In [55]:
import pandas as pd
import numpy as np
# %matplotlib inline
%matplotlib notebook
import matplotlib.pyplot as plt

import datetime
from datetime import timedelta

import seaborn as sns
# Use seaborn style defaults and set the default figure size
sns.set(rc={'figure.figsize':(10, 4)})

## Import Austin 5 min weather data

In [None]:
weather = pd.read_csv("./austin_5min_weather/austin_5min_weather.csv")

In [None]:
weather.head(10)

In [None]:
weather.tail(10)

## Clean precipitation data, precipitation is in mm

In [None]:
mask = weather.PRECIPITATION > 2000
column_name = 'PRECIPITATION'
weather.loc[mask, column_name] = 0

mask = weather.PRECIPITATION < -2000
column_name = 'PRECIPITATION'
weather.loc[mask, column_name] = 0

## Import and clean hourly weather data

In [3]:
hourly_weather = pd.read_csv('./austin_hourly_weather/KAUS_06_29_2018.csv')
hourly_weather.drop(hourly_weather.tail(1).index,inplace=True)

In [4]:
hourly_weather.head(10)

Unnamed: 0,Source,Station,Date,Time,UTC Time,Temp (F),Precip (in)
0,ish,KAUS,06/29/2018,01:00,05:53,80.0,'-
1,ish,KAUS,06/29/2018,02:00,06:53,80.0,'-
2,ish,KAUS,06/29/2018,03:00,07:53,79.0,'-
3,ish,KAUS,06/29/2018,04:00,08:53,78.0,'-
4,ish,KAUS,06/29/2018,05:00,09:53,77.0,'-
5,ish,KAUS,06/29/2018,06:00,10:53,77.0,'-
6,ish,KAUS,06/29/2018,07:00,11:53,79.0,'-
7,ish,KAUS,06/29/2018,08:00,12:53,83.0,'-
8,ish,KAUS,06/29/2018,09:00,13:53,85.0,'-
9,ish,KAUS,06/29/2018,10:00,14:53,88.0,'-


In [5]:
hourly_weather.dtypes

Source         object
Station        object
Date           object
Time           object
UTC Time       object
Temp (F)       object
Precip (in)    object
dtype: object

### Convert weather dataframe to time-based indexing

In [6]:
hourly_weather['Precip (in)'] = (pd.to_numeric(hourly_weather['Precip (in)'],errors='coerce').fillna(0))

In [7]:
hourly_weather['datetime'] = hourly_weather['Date'] + " " + hourly_weather['Time']
hourly_weather['datetime'] = pd.to_datetime(hourly_weather['datetime'])

In [8]:
hourly_weather = hourly_weather.set_index('datetime')

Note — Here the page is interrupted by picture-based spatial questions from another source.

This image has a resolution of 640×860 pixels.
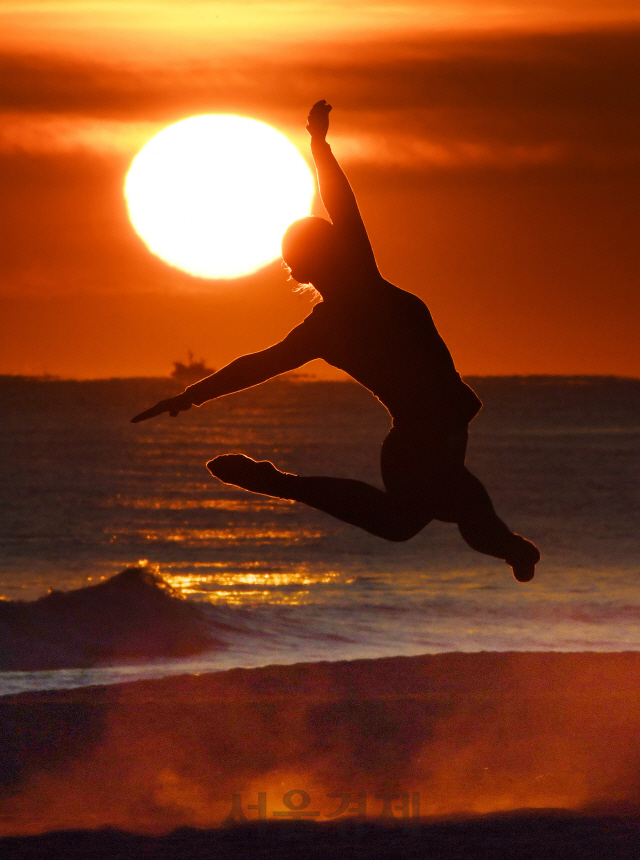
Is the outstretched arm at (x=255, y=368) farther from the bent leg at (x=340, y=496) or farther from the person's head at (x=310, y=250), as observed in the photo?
the bent leg at (x=340, y=496)

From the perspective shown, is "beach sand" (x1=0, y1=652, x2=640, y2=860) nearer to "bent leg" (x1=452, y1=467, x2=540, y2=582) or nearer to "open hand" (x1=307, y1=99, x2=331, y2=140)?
"bent leg" (x1=452, y1=467, x2=540, y2=582)

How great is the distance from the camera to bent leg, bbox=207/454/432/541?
5.42 meters

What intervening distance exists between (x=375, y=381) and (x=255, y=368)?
0.53m

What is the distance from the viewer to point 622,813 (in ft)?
28.7

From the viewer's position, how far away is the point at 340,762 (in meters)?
10.3

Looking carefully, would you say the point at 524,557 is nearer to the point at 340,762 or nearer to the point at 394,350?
the point at 394,350

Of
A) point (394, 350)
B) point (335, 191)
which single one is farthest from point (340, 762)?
point (335, 191)

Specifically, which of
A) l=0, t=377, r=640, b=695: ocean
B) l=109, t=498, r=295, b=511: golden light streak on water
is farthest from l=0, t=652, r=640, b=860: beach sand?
l=109, t=498, r=295, b=511: golden light streak on water

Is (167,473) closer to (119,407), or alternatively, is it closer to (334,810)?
(334,810)

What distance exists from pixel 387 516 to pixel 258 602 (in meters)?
17.5

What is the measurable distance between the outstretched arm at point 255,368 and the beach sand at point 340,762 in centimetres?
415

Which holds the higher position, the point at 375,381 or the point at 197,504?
the point at 375,381

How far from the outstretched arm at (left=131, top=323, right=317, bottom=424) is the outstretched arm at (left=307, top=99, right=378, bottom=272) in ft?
1.45

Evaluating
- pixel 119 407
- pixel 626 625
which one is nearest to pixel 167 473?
pixel 626 625
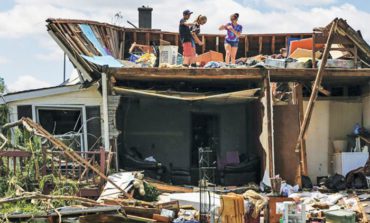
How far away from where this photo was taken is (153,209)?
10.6m

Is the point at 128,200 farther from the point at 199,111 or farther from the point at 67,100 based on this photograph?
the point at 199,111

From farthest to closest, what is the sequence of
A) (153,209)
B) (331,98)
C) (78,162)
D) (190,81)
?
(331,98)
(190,81)
(78,162)
(153,209)

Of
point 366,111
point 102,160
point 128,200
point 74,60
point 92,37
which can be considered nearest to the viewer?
point 128,200

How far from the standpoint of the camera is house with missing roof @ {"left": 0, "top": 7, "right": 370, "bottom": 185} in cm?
1379

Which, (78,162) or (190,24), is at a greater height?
(190,24)

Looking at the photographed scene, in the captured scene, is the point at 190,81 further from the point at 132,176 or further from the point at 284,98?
the point at 132,176

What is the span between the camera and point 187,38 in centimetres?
1489

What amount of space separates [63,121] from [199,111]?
4.27m

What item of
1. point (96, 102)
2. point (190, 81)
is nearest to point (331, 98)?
point (190, 81)

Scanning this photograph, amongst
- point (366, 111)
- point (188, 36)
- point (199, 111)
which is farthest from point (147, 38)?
point (366, 111)

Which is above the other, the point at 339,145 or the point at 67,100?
the point at 67,100

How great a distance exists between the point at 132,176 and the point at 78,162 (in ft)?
3.84

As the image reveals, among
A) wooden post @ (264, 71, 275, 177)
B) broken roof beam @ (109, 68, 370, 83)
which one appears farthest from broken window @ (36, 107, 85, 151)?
wooden post @ (264, 71, 275, 177)

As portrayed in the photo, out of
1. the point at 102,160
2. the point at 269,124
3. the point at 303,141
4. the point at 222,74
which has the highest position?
the point at 222,74
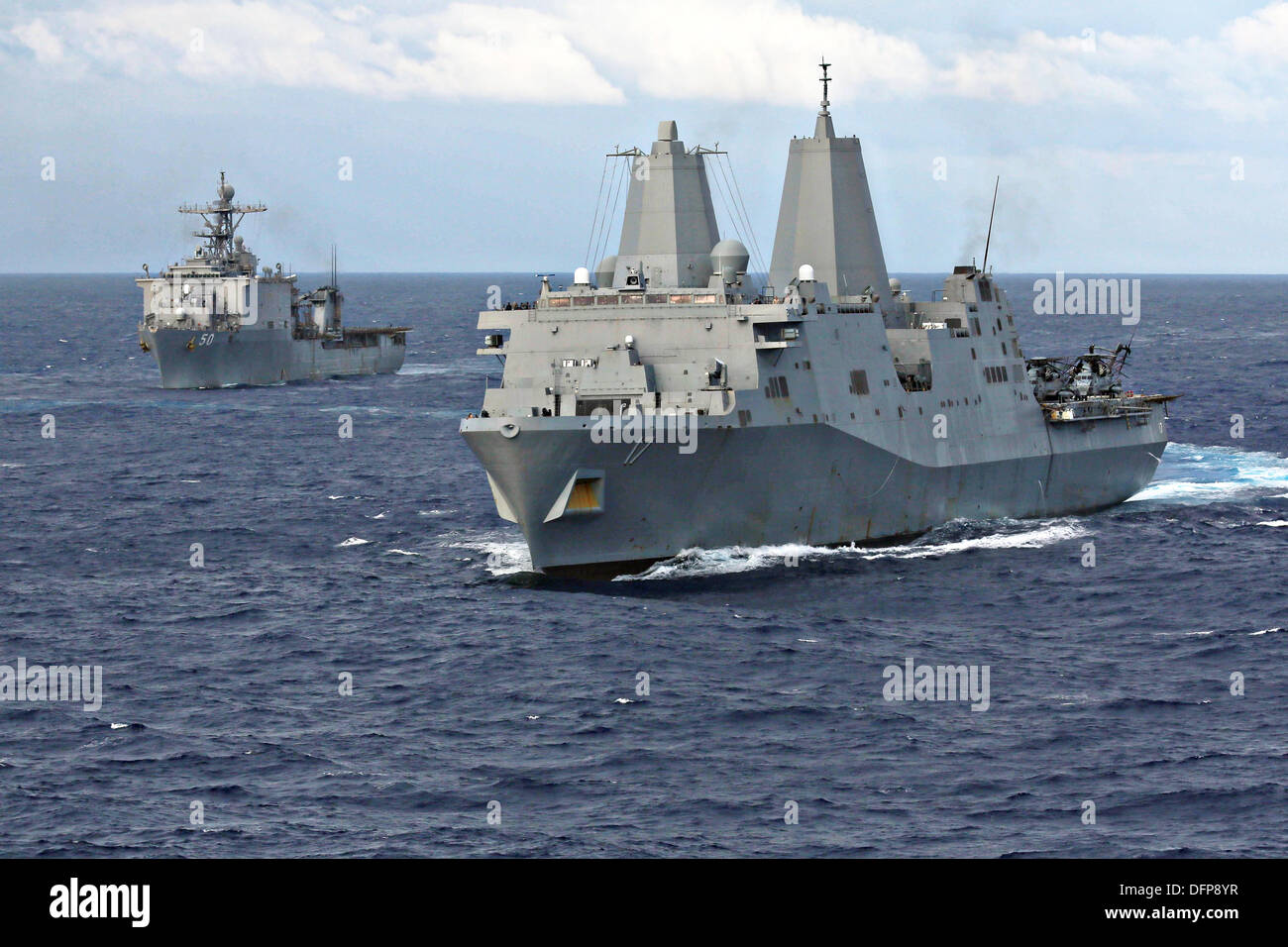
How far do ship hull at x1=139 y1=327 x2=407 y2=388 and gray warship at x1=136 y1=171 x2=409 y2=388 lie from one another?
0.05 meters

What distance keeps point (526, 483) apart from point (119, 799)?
13.3m

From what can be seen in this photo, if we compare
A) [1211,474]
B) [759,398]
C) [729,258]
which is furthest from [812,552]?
[1211,474]

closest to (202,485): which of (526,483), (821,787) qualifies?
(526,483)

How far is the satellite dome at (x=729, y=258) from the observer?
117ft

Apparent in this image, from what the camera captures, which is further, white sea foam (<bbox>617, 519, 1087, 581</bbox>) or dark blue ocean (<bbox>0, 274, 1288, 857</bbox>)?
white sea foam (<bbox>617, 519, 1087, 581</bbox>)

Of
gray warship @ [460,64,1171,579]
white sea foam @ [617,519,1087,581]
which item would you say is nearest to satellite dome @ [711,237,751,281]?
gray warship @ [460,64,1171,579]

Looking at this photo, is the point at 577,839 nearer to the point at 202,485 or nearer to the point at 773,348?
the point at 773,348

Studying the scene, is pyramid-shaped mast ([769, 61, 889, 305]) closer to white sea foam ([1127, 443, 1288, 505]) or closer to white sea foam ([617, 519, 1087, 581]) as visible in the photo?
white sea foam ([617, 519, 1087, 581])

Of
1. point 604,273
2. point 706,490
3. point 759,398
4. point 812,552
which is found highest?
point 604,273

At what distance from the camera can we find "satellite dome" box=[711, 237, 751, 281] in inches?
1409

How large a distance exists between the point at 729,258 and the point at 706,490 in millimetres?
6214

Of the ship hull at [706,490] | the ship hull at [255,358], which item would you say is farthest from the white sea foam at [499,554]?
the ship hull at [255,358]

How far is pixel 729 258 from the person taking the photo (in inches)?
1411

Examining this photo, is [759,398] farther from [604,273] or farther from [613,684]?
[613,684]
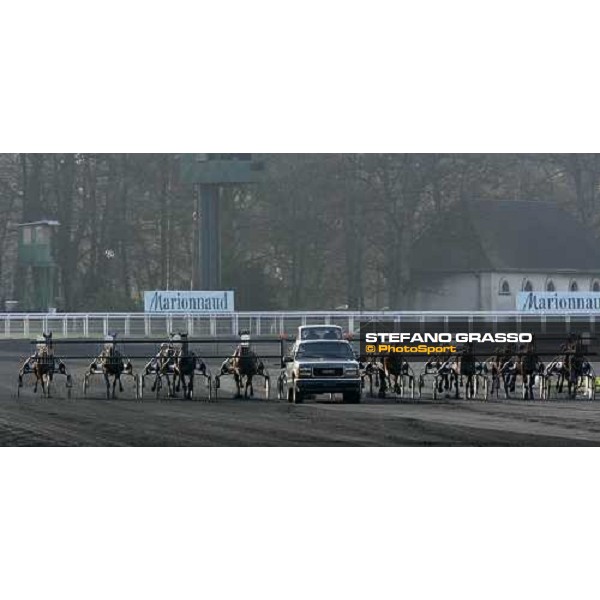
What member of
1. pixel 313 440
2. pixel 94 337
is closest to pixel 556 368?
pixel 313 440

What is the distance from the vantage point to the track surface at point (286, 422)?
78.4 ft

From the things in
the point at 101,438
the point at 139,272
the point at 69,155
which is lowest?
the point at 101,438

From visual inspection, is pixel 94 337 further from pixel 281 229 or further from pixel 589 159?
pixel 589 159

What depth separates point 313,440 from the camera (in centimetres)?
2361

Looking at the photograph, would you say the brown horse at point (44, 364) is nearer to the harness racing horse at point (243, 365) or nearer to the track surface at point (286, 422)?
the track surface at point (286, 422)

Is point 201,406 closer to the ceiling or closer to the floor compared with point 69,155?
closer to the floor

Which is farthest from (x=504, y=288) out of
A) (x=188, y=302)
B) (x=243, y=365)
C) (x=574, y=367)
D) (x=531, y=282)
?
(x=243, y=365)

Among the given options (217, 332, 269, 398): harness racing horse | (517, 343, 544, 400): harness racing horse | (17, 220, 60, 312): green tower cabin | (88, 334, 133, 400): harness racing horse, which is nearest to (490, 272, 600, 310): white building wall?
(17, 220, 60, 312): green tower cabin

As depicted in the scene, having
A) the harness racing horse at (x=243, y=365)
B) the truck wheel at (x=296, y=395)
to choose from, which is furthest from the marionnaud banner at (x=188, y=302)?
the truck wheel at (x=296, y=395)

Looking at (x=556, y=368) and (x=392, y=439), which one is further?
(x=556, y=368)

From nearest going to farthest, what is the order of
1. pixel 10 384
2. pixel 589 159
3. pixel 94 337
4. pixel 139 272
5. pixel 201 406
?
pixel 201 406
pixel 10 384
pixel 94 337
pixel 139 272
pixel 589 159

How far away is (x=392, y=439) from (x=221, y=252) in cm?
3436

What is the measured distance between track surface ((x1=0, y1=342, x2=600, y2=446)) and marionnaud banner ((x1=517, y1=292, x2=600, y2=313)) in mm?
22531

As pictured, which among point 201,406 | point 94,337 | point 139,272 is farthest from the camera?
point 139,272
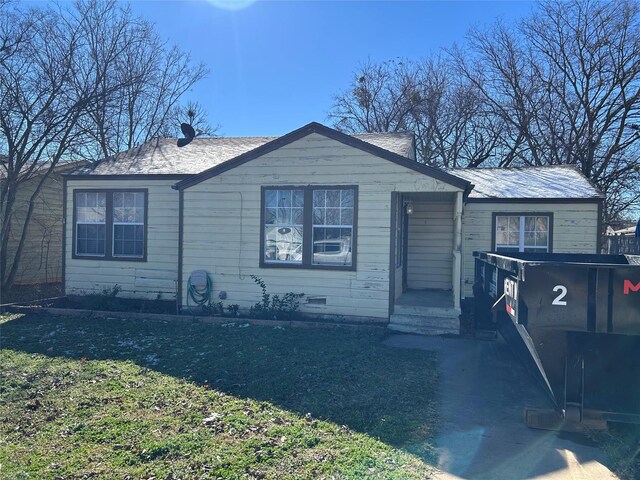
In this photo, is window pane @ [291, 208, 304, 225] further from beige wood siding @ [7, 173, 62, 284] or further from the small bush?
beige wood siding @ [7, 173, 62, 284]

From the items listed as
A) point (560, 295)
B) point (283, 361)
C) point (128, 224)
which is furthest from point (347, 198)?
point (560, 295)

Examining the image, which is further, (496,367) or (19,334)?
(19,334)

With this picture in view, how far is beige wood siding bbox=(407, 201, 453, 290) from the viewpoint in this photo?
11750 mm

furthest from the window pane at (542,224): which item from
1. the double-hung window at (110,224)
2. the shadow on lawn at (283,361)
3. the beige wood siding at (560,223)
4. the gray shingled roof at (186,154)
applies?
the double-hung window at (110,224)

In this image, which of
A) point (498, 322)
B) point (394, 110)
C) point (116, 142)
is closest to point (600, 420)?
Result: point (498, 322)

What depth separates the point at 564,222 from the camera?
1069 centimetres

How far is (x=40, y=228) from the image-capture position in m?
15.5

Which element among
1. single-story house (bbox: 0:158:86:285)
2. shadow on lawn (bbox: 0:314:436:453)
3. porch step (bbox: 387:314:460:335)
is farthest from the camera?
single-story house (bbox: 0:158:86:285)

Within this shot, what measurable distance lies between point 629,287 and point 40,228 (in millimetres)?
16913

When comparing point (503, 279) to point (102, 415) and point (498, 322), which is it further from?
point (102, 415)

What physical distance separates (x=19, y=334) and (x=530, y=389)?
8168mm

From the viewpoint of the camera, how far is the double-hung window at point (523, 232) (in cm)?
1089

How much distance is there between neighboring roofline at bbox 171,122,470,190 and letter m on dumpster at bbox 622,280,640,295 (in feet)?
16.4

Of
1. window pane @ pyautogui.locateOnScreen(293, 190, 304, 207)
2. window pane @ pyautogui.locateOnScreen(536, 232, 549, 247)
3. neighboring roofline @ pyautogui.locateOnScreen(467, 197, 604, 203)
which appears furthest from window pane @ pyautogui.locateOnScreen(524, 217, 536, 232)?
window pane @ pyautogui.locateOnScreen(293, 190, 304, 207)
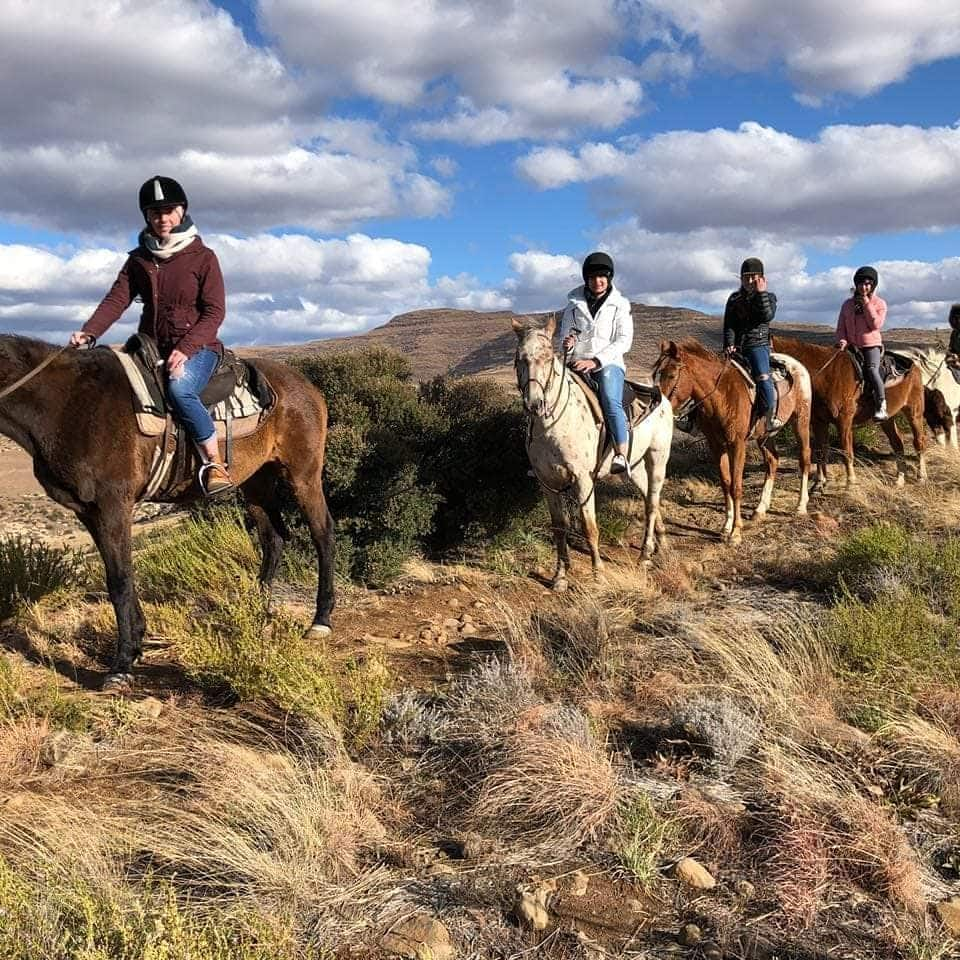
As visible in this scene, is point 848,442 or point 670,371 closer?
point 670,371

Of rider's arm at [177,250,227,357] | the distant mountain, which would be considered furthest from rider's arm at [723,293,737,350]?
the distant mountain

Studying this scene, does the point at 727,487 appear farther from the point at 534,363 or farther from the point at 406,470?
the point at 406,470

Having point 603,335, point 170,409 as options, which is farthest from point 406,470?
point 170,409

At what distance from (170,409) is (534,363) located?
3062mm

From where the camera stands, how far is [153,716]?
172 inches

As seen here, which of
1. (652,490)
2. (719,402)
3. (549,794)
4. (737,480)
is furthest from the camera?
(737,480)

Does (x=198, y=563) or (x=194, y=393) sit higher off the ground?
(x=194, y=393)

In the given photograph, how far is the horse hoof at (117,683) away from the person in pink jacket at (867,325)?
10.1 meters

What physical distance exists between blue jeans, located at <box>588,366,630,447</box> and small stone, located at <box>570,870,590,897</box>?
5.01 metres

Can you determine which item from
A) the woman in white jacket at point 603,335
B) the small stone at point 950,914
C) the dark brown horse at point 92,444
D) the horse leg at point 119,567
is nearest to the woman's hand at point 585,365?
the woman in white jacket at point 603,335

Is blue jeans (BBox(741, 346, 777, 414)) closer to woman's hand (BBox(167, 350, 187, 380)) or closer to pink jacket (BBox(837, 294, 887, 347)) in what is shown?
pink jacket (BBox(837, 294, 887, 347))

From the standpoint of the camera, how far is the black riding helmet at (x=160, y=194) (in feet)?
15.8

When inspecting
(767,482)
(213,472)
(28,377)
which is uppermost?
(28,377)

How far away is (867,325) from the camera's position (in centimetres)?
1062
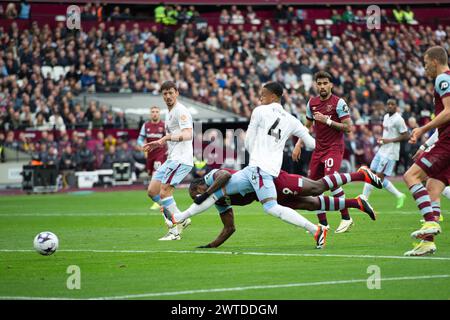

## Plot Hourly Precipitation (in)

In [67]:
%matplotlib notebook
hourly_weather['Precip (in)'].plot()

<IPython.core.display.Javascript object>

<matplotlib.axes._subplots.AxesSubplot at 0x1a40248c90>

## Import, clean, and create hourly scooter ride dataset

In [10]:
dockless = pd.read_csv("Austin_Dockless_Vehicle_Trips.csv")

  interactivity=interactivity, compiler=compiler, result=result)


In [11]:
dockless['Start Time'] = pd.to_datetime(dockless['Start Time'], format='%m/%d/%Y %I:%M:%S %p')
dockless['End Time'] = pd.to_datetime(dockless['End Time'], format='%m/%d/%Y %I:%M:%S %p')
dockless['Modified Date'] = pd.to_datetime(dockless['End Time'], format='%m/%d/%Y %I:%M:%S %p')

dockless['Trip Distance (Miles)'] = (dockless['Trip Distance']/1000)*0.621371

dockless.rename(columns={'Trip Duration': 'Trip Duration (Seconds)', 'Trip Distance': 'Trip Distance (Meters)'}, inplace = True)
dockless.drop(dockless[dockless['Trip Distance (Meters)'] < 0].index, inplace=True)
dockless.drop(dockless[dockless['Trip Distance (Miles)'] > 75].index, inplace=True)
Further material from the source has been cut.